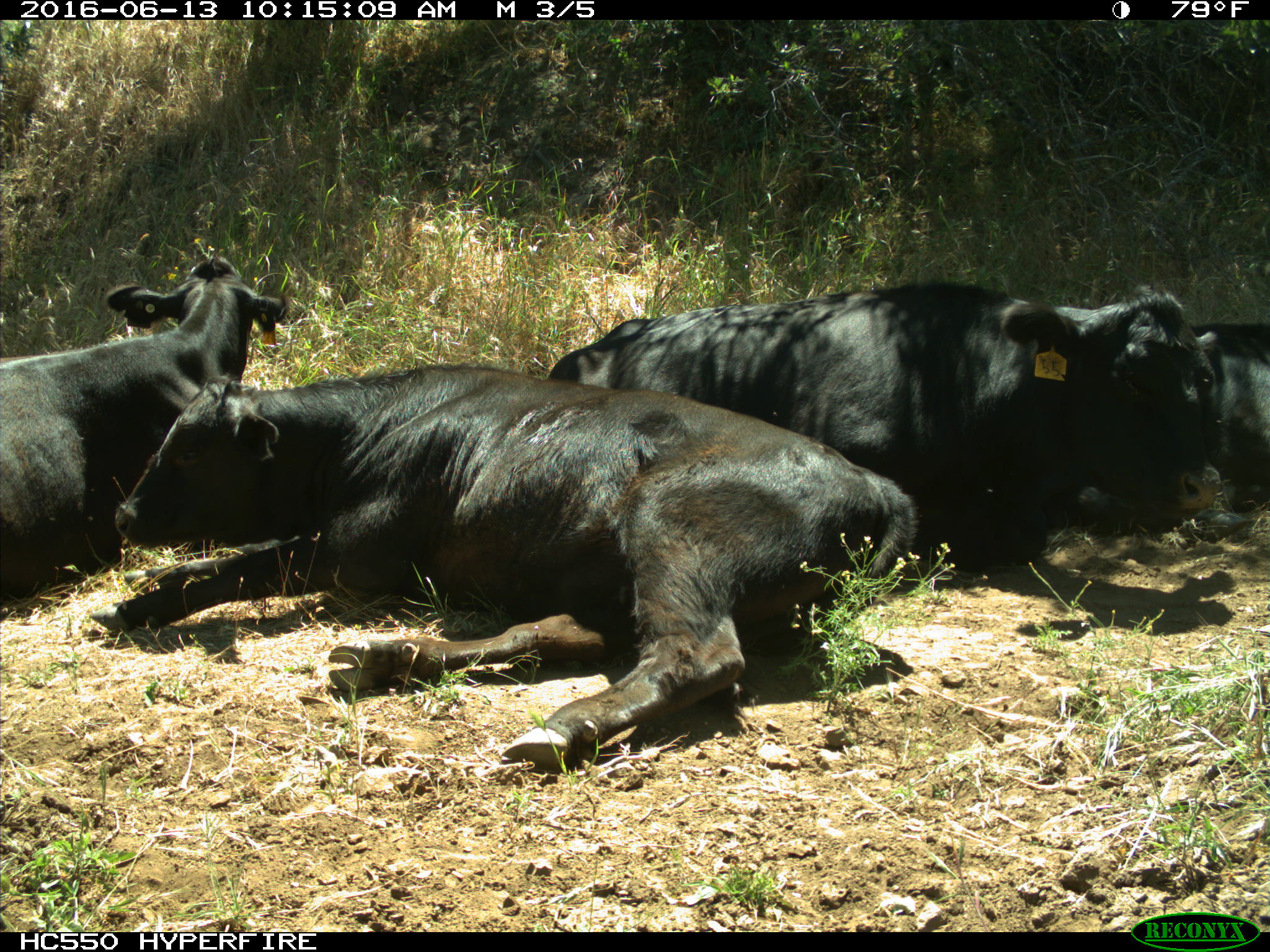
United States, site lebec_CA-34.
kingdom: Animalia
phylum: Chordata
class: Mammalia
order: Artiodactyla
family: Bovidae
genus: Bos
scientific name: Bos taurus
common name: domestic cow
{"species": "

----------------

**Your assignment**
Write out the records in full and exactly, omitting the pictures they hold.

**Answer for the task**
United States, site lebec_CA-34.
kingdom: Animalia
phylum: Chordata
class: Mammalia
order: Artiodactyla
family: Bovidae
genus: Bos
scientific name: Bos taurus
common name: domestic cow
{"species": "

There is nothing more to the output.